Chicago Athenaeum
- Established: 1988
- Location: 601 S Prospect St, Galena, IL 61036
- President: Christian Narkiewicz-Laine
- Curator: Loannis Karalias
- Website: www.chi-athenaeum.org

= Chicago Athenaeum =

Architecture and design museum in Illinois, US

The Chicago Athenaeum is a private museum of architecture and design, based in Galena, Illinois. The museum focuses on the art of design in all areas of the discipline: architecture, industrial and product design, graphics, landscape architecture, and urban planning. Among its goals is to advance public education on how design can positively impact the human environment. The museum awards numerous prizes for architecture and design.

==History==
The museum was founded in 1988 in Chicago, moved to Schaumburg, Illinois in 1998, and to Galena, Illinois in 2004. The museum in Galena is located in a former brewery building (Fulton Brewery, later Galena Brewery, Eulberg & Sons).
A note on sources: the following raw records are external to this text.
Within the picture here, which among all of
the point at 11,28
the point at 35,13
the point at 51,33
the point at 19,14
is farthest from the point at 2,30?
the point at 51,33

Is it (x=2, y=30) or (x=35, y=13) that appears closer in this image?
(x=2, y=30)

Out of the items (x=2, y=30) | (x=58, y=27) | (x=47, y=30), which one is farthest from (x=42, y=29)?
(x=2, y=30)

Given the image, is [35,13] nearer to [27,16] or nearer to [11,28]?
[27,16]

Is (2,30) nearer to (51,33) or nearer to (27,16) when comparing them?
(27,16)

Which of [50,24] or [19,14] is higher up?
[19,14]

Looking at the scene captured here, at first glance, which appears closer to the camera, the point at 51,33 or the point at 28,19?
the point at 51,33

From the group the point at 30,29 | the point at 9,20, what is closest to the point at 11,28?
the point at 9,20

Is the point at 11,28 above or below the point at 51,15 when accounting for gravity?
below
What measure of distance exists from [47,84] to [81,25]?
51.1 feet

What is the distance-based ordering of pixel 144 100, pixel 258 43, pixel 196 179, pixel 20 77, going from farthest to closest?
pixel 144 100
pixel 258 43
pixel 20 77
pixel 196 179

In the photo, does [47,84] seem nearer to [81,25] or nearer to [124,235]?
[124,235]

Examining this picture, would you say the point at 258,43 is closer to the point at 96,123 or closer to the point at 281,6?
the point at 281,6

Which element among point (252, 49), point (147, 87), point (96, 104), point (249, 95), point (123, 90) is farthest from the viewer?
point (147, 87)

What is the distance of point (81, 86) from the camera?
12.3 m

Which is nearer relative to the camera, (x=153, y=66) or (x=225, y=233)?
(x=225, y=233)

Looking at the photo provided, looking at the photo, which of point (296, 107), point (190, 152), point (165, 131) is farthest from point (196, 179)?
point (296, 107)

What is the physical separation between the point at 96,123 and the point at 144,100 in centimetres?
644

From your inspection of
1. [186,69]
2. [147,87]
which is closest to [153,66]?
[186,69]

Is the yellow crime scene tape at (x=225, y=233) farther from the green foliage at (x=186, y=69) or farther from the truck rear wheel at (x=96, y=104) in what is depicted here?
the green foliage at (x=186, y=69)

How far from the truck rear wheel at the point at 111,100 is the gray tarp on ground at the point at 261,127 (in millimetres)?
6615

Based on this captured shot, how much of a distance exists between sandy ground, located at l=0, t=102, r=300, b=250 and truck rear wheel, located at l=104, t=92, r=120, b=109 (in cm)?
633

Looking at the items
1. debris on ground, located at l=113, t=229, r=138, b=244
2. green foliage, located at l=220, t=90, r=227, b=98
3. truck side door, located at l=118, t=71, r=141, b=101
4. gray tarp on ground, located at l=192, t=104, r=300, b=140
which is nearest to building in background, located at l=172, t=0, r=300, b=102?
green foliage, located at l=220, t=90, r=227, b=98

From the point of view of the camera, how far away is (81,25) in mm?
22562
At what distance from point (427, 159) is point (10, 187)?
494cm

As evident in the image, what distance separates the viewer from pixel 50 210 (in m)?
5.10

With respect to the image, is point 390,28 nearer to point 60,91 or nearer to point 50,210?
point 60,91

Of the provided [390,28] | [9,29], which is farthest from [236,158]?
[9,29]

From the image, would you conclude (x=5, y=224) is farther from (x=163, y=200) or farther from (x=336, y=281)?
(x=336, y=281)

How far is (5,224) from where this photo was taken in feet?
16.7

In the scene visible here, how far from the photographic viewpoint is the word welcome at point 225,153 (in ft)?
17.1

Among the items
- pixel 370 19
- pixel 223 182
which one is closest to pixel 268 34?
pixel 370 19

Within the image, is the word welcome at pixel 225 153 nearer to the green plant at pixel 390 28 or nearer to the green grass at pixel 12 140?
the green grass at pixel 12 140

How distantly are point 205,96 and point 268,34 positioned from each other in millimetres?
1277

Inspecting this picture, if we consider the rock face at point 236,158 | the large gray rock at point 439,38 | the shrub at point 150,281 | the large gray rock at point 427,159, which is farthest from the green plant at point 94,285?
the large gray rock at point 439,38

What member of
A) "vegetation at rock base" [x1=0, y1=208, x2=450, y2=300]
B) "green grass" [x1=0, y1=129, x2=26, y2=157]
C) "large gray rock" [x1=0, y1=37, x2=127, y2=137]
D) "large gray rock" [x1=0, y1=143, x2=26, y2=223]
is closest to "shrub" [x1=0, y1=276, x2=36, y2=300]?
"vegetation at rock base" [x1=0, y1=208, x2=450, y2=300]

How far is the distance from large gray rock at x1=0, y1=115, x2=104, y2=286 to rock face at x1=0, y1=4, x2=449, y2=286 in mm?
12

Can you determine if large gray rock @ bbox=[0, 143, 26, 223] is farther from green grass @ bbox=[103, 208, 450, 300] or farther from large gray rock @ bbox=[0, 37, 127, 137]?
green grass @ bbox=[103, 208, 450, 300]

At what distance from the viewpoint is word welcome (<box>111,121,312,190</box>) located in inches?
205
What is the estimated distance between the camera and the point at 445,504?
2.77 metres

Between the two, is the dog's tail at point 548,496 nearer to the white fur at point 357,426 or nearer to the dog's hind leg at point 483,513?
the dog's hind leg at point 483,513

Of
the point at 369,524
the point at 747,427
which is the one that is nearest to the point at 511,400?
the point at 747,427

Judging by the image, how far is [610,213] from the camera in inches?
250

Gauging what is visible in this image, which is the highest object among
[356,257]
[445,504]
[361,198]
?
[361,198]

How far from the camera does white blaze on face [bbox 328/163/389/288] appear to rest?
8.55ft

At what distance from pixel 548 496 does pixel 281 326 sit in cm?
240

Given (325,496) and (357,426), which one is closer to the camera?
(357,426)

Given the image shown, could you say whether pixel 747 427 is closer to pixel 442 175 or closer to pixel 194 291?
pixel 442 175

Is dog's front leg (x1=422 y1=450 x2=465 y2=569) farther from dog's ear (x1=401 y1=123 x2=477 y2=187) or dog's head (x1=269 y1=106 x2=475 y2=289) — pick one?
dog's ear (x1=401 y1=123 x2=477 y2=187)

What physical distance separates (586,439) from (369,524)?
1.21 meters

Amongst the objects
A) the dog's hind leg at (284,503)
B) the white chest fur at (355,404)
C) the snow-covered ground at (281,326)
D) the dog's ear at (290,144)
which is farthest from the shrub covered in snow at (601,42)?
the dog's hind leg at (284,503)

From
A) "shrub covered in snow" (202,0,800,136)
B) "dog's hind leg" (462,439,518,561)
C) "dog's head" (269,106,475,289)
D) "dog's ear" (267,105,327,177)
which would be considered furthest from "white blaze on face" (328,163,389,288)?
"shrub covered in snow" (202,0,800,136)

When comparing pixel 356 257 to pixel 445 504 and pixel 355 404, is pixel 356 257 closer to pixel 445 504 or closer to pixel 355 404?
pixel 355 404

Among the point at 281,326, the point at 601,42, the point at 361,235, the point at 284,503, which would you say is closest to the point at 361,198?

In Schaumburg, the museum occupied an old barn at 190 S. Roselle Rd., before the village evicted it in 2004. The Museum also maintained an International Sculpture Park with works of contemporary art. The sculpture park still exists, situated in a park behind the Prairie Center for the Arts.

==Work==
The museum aims to improve public knowledge and awareness on architecture and design, and how these two fields can affect human environment and the quality of life. It has held exhibitions on architecture and design in several countries, and also holds several international programs abroad. It currently maintains offices and operations in Chicago, Schaumburg, and Galena, Illinois, as well as Dublin, Ireland and Athens, Greece.

==Award programs==
Since 1996, the museum has organized the annual Good Design Awards. The Museum also co-organizes the American Architecture Awards, the American Prize for Architecture, the International Architecture Awards, and the Green Good Design Awards.

==Management==
The museum's president is Christian Narkiewicz-Laine. The vice president is Loannis Karalias who is also chief curator and director of design; the director of administration is Lary Sommers, and the director in Europe and COO is Kieran Conlon.